Jusqu'au milieu du XVIIIème siècle le capitaine et l'équipage du corsaire avaient, d'après la coutume, le droit de s'emparer des coffres des officiers et marins du navire capturé. Valin raconte que de son temps ils allaient jusqu'à changer de vêtements avec les prisonniers, prenant leurs bons habits pour les remplacer par des haillons [Note : DE PISTOYE, op. cit., II, 388]. Un journal anglais relatant la prise du Kent affirme que des faits semblables eurent lieu pendant le pillage d'une heure promis et autorisé par Robert Surcouf après l'action [Note : SURCOUF, op. cit., p. 243]. Pour remplacer ces coffres, la législation actuellement en vigueur (loi de 1778 art. 29 et arrêté du 2 prairial an XI art. 23) accorde aux capitaines des corsaires 2 % sur le produit brut des prises. Mais les matelots n'ont rien et se partagent encore à l'occasion de part et d'autre la garde-robe des prisonniers [Note : Mémoires d'Angenard, Annales de Bretagne. P. j. n° 103].

Les conducteurs de prises reçoivent également 1/2 % sur les ventes ou des gratifications proportionnées à l'importance des bâtiments capturés et confiés à leurs soins.

Enfin il faut ajouter à toutes ces dépenses les frais d'enregistrement et de dépôt aux greffes des différentes pièces comptables, et les indemnités auxquelles les capteurs sont parfois condamnés quand l'une des prises n'a pas été jugée bonne par les Tribunaux. L'impression du texte de la Liquidation Générale se fait ordinairement chez Hovius et coûte elle-même de 20 à 30 francs.

En déduisant les dépenses communes du produit brut des prises on obtient la somme à partager entre l'équipage et les actionnaires du bâtiment.

DÉCOMPTE DE L'EQUIPAGE

Le tiers du produit net des prises revient à l'équipage du corsaire [Note : Le 1/5ème seulement dans les expéditions guerre et marchandises (Règlement du 2 prairial an XI). — Voir Arch. nat.

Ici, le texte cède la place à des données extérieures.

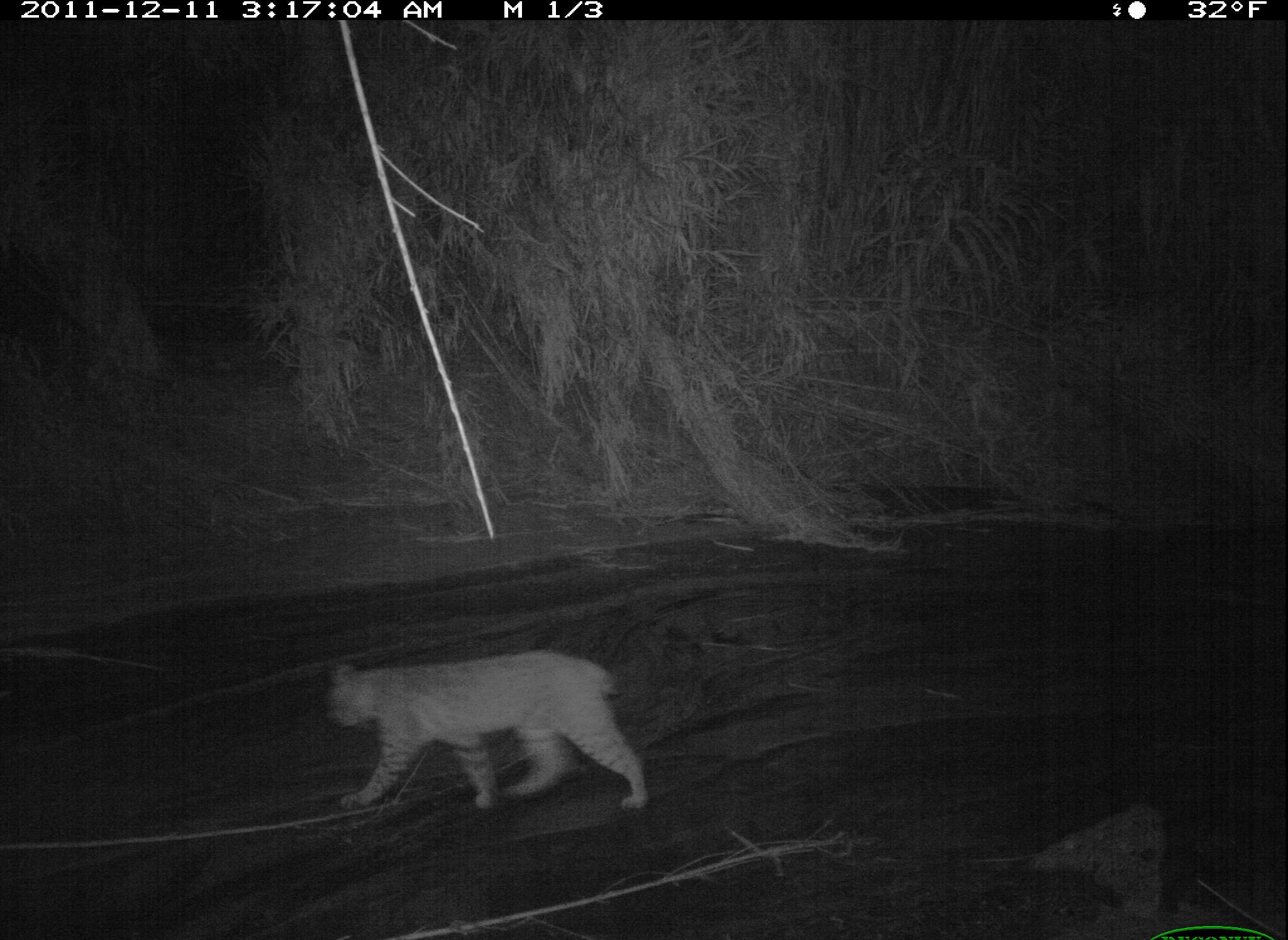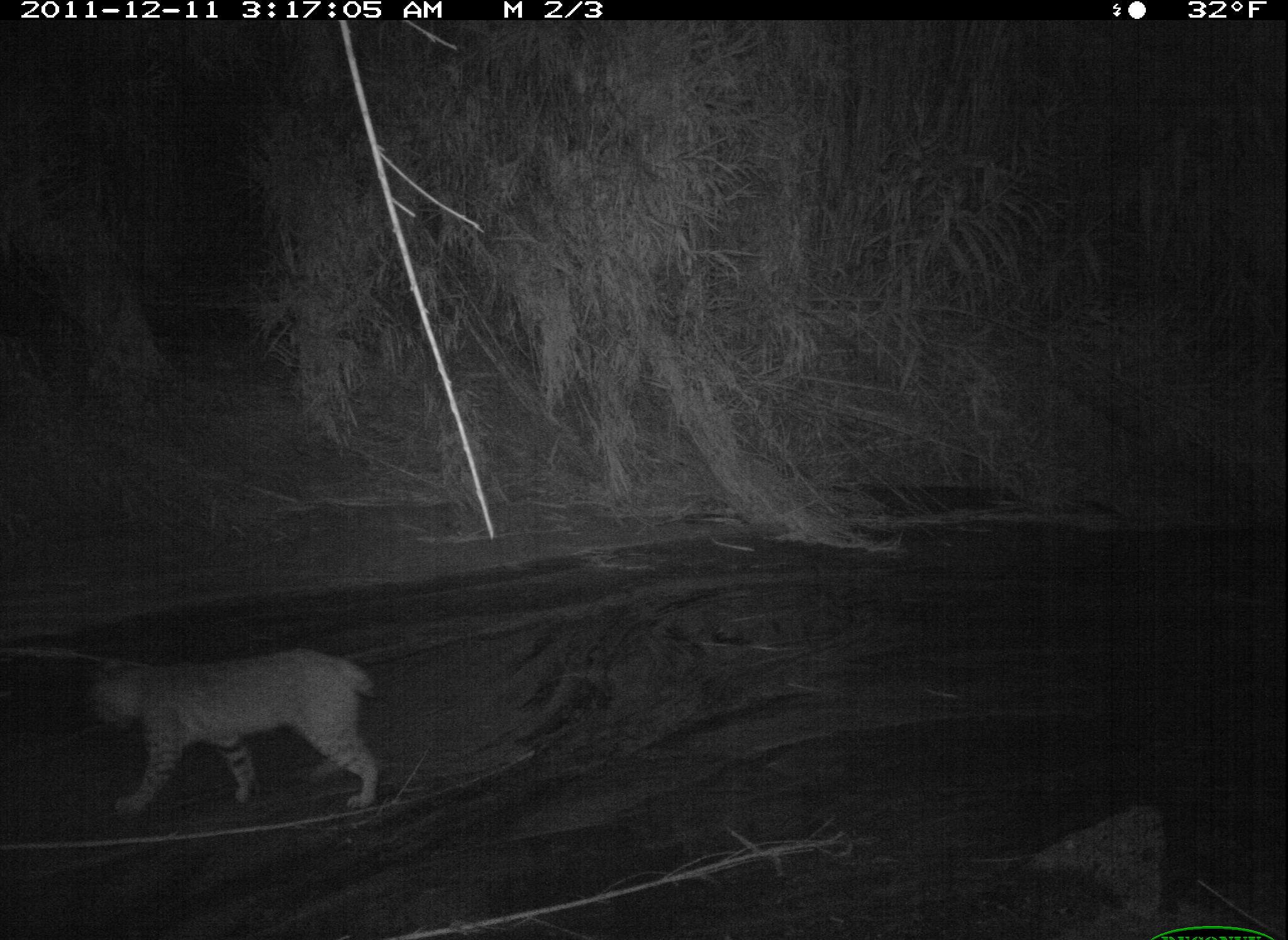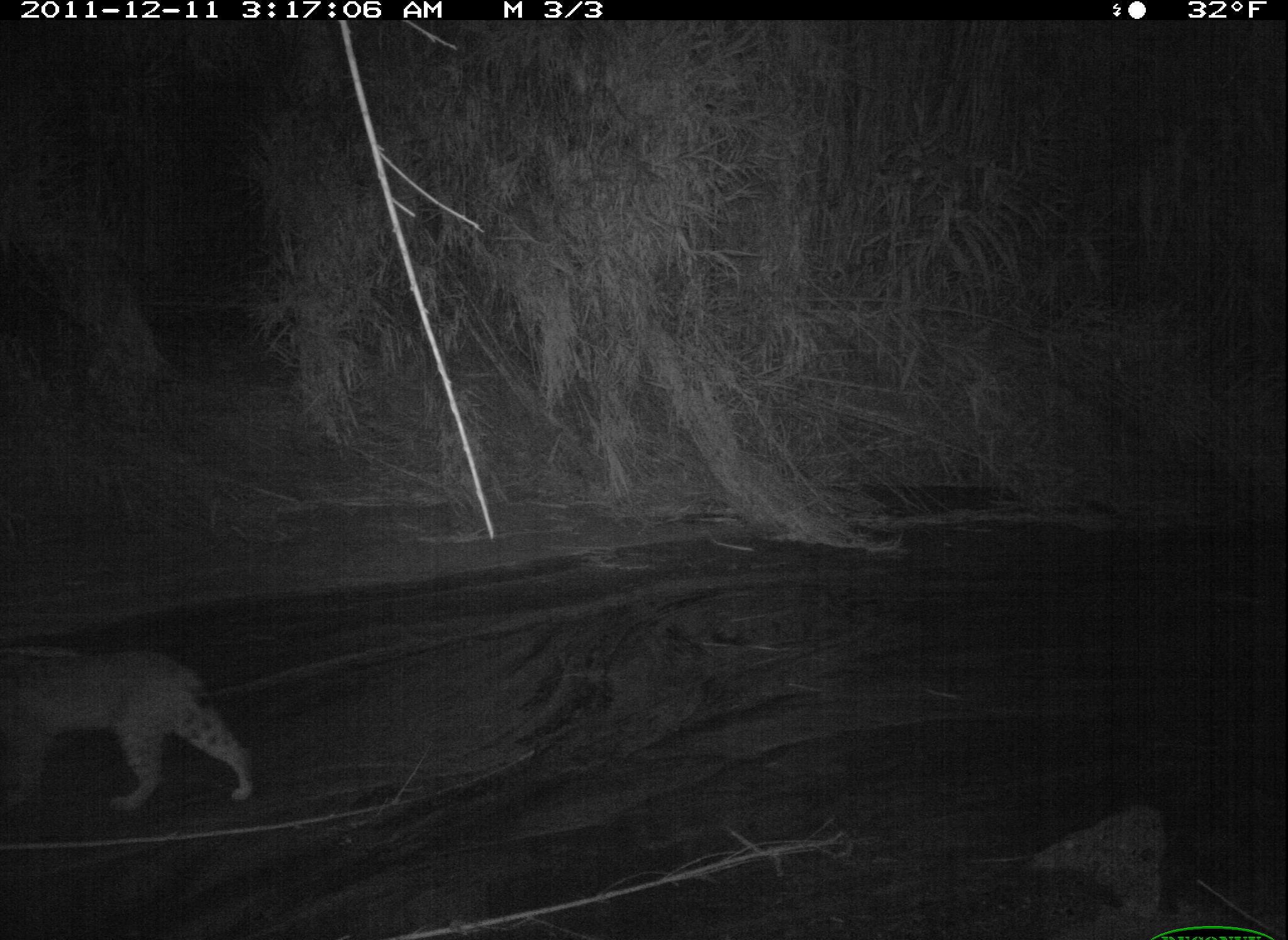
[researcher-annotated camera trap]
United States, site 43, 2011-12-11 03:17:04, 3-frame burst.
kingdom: Animalia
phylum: Chordata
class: Mammalia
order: Carnivora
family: Felidae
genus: Lynx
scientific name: Lynx rufus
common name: bobcat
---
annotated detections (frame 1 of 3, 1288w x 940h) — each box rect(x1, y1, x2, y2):
bobcat: rect(316, 648, 642, 828)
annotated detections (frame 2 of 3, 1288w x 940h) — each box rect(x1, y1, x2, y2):
bobcat: rect(85, 636, 390, 818)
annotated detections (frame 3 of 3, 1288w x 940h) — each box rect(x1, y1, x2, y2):
bobcat: rect(3, 636, 259, 820)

FF2, cart. 7, n° 1160, un jugement intéressant du Conseil des Prises à cet égard]. Ce tiers, déduction faite de quelques frais accessoires et du sou ou décime par franc prélevé au profit de la Caisse des Invalides, doit être distribué aux ayants droit dans la proportion fixée par le Règlement des parts de prises.

Sur 327 armements [Note : Voir supra, p. 41] ayant donné lieu à 147 Liquidations générales le montant de chaque parts établit de la façon suivante dans les 110 cas où il est supérieur à 100 francs [Note : Voir les Tableaux d'armement I et II] :

Les corsaires malouins : 
les deux tiers des armements ne donnent rien ou presque rien à l'équipage.

Pour toutes les autres courses, c'est-à-dire plus de 200 [Note : Le montant de la part n’a pu être fixé dans trois ou quatre cas où il devait atteindre une somme assez élevée, par exemple le Duguay-Trouin (1793), le Jean-Bart (an IV)] les parts sont nulles ou ne couvrent pas les avances faites par l'armateur au moment du départ.

Comme on le voit par ce tableau, les deux tiers des armements ne donnent rien ou presque rien à l'équipage. Sauf un petit nombre d'heureuses chances, les profits qu'il retire des autres ne sont pas comparables aux dangers de ces expéditions hasardeuses. Les beaux jours de la course semblent donc finis pour le marin avant même qu'elle ne soit officiellement abolie. Mais il reste un aléa de gain qui toujours a tenté les gens de la côte. Que feraient-ils d'ailleurs durant ces guerres interminables à moins de s'embarquer sur les corsaires ?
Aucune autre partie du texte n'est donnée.